### Dataset entries:
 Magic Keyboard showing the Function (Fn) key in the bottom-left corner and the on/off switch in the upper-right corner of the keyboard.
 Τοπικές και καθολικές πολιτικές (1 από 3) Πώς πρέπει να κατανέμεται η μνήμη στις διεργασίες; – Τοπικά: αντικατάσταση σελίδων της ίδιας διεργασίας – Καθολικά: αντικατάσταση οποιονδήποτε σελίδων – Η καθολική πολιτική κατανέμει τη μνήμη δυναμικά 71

* * *

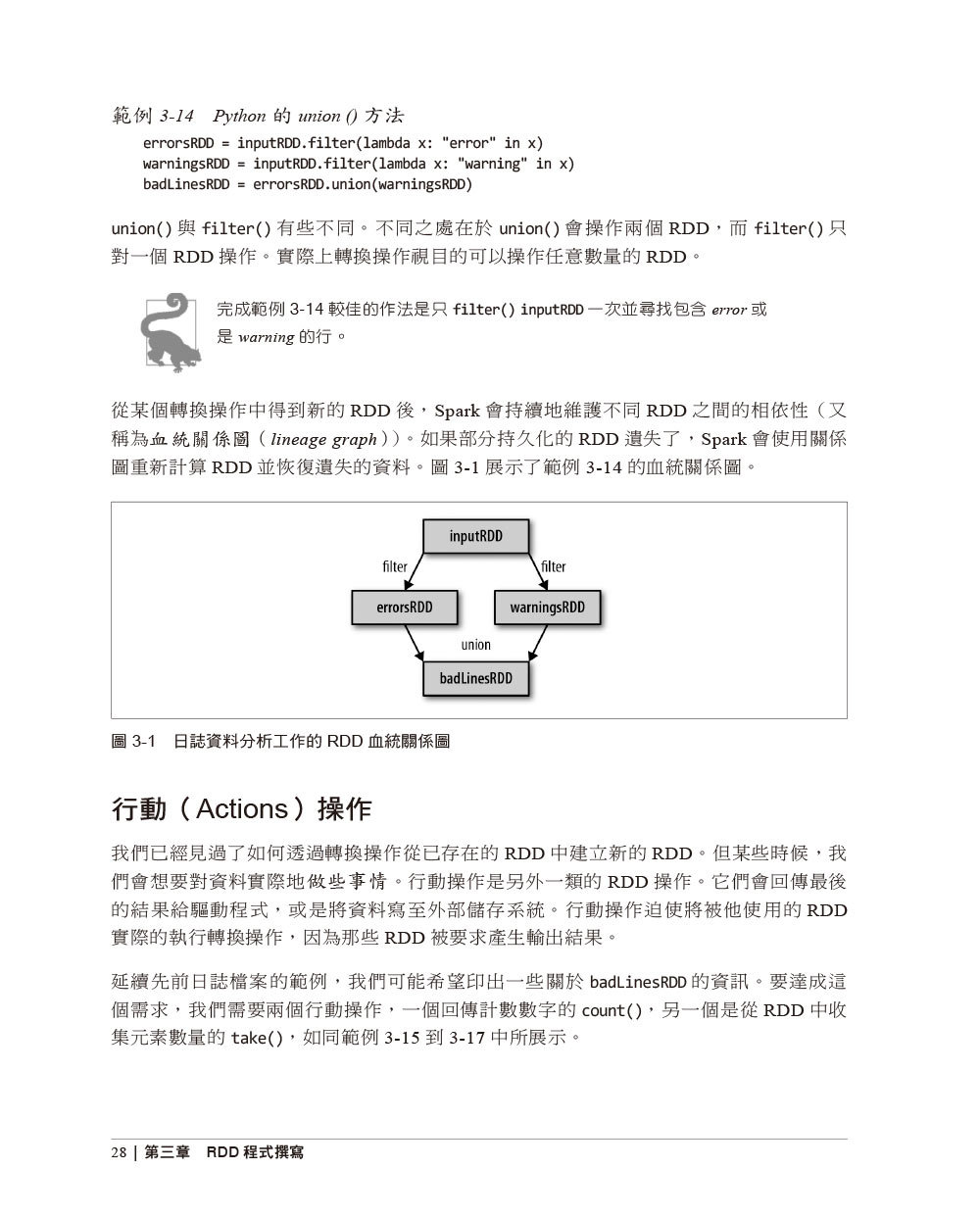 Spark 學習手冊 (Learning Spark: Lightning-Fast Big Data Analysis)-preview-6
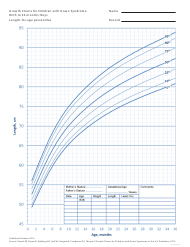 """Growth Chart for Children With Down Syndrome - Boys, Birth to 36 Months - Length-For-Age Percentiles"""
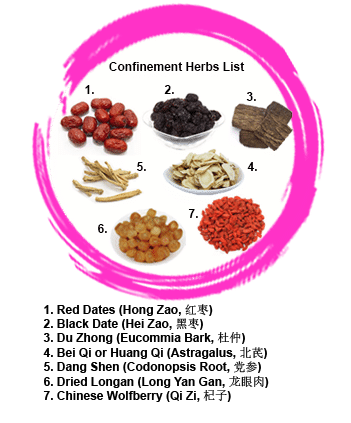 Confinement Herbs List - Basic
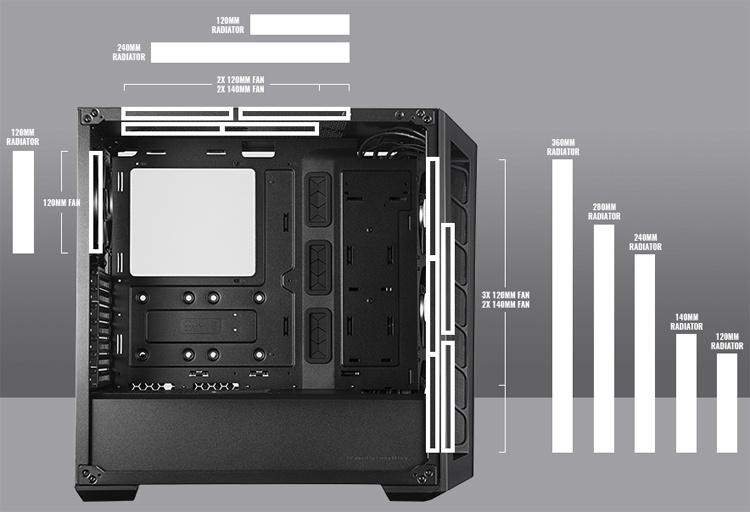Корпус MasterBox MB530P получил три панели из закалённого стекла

### Exercise aim:
From the records above, quote word for word only the lines beginning at the line that has "Spark 學習手冊 (Learning" and stopping after the line that has "Корпус MasterBox MB530P". Omit the pictures.

### Task output:
 Spark 學習手冊 (Learning Spark: Lightning-Fast Big Data Analysis)-preview-6
 """Growth Chart for Children With Down Syndrome - Boys, Birth to 36 Months - Length-For-Age Percentiles"""
 Confinement Herbs List - Basic
Корпус MasterBox MB530P получил три панели из закалённого стекла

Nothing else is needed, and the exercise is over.